* SELECTED PASSAGE *
In my last post I discussed the count-min sketch data structure that can be used to process data streams using sub-linear space. In this post I will continue with some of my thoughts on how count-min sketches can be used in a typical event sourced application architecture. An event sourcing system typically has a query model which provides a read only view of how all the events are folded to provide a coherent view of the system. I have seen applications where the query model is typically rendered from a relational database. And the queries can take a lot of time to be successfully processed and displayed to the user if the data volume is huge. And when we are talking about Big Data, this is not a very uncommon use case.

Instead of rendering the query from the RDBMS, quite a few types of them can be rendered from a count-min sketch using sub-linear space. Consider the use case where you need to report the highest occuring user-ids in a Twitter stream. The stream is continuous, huge and non ending and you get to see each item once. So you get each item from where you parse out the user-id occurring in it and update the sketch. So each entry of the sketch contains the frequency of the user-id that hashes to that slot. And we can take the minimum of all the slots to which a user-id hashes to, in order to get the frequency of that user-id. The details of how this works can be found in my last post.

Consider the case where we need to find the heavy-hitters - those user-ids whose frequency exceeds a pre-determined threshold. For that, in addition to the sketch we can also maintain a data structure like heap or tree where we update the top-k heavy hitters. When a user-id appears, we update the sketch, get its estimated frequency from the sketch and if it exceeds the threshold, also record it in the data structure. So at any point in time we can probe this accessary data structure to get the current heavy-hitters. Spark examples contain a sample implementation of this heavy hitters query from a Twitter stream using the CountMinSketchMonoid of Algebird.

Can this be a viable approach of implementing the query model in an event sourced system if the use case fits the approximation query approach ? It can be faster, relatively cheap in space and can prove to be responsive enough to be displayed in dashboards in the form of charts or graphs.

In today's age of Big Data, streaming is one of the techniques for low latency computing. Besides the batch processing infrastructure of map/reduce paradigm, we are seeing a plethora of ways in which streaming data is processed at near real time to cater to some specific kinds of applications. Libraries like Storm, Samza and Spark belong to this genre and are starting to get their share of user base in the industry today.

* RECORD EXCERPTS *
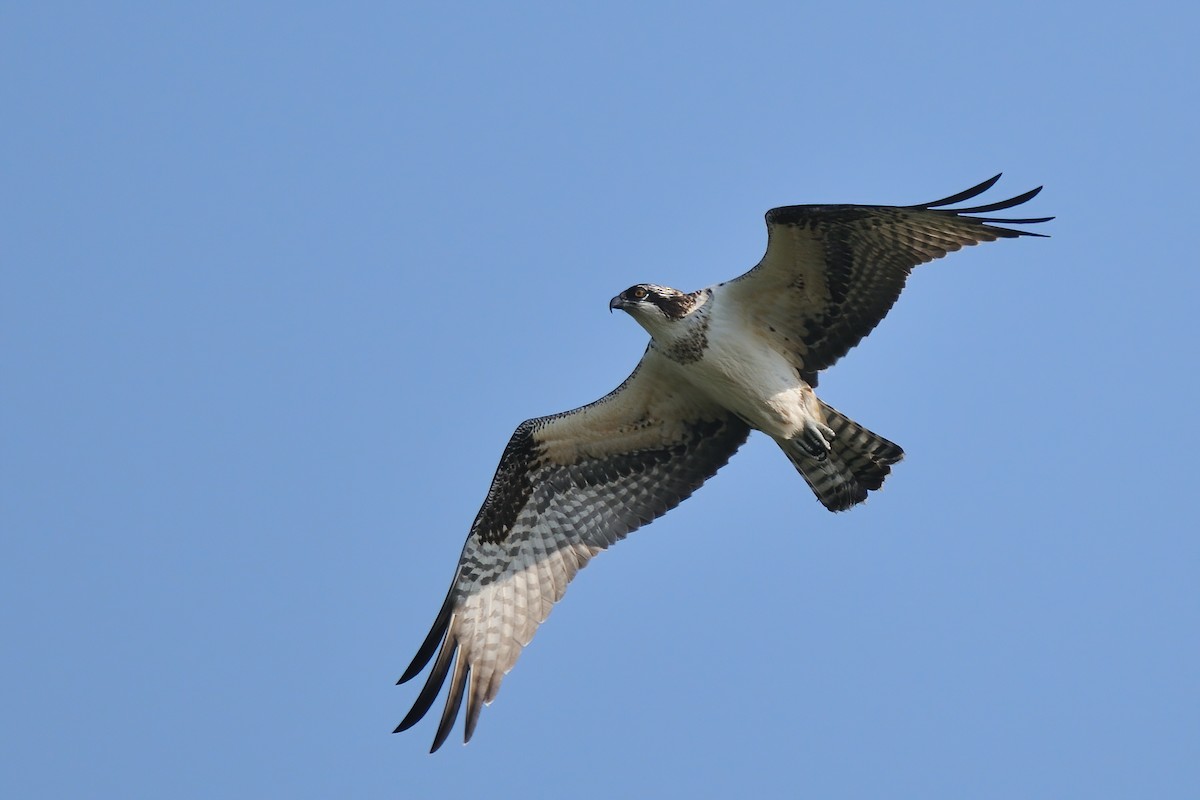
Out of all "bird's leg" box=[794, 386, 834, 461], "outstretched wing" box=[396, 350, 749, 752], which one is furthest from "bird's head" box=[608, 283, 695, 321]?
...
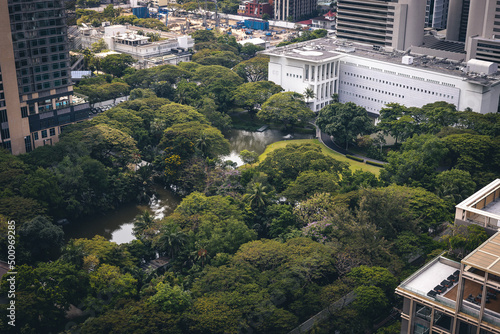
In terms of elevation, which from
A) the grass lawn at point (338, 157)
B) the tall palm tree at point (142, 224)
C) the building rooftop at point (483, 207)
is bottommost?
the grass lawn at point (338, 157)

* TRY IT *
Write out everything in the count-min sketch post from "In my last post I" down to "uncommon use case.", word for word.

* SOLUTION FOR THIS EXERCISE *
In my last post I discussed the count-min sketch data structure that can be used to process data streams using sub-linear space. In this post I will continue with some of my thoughts on how count-min sketches can be used in a typical event sourced application architecture. An event sourcing system typically has a query model which provides a read only view of how all the events are folded to provide a coherent view of the system. I have seen applications where the query model is typically rendered from a relational database. And the queries can take a lot of time to be successfully processed and displayed to the user if the data volume is huge. And when we are talking about Big Data, this is not a very uncommon use case.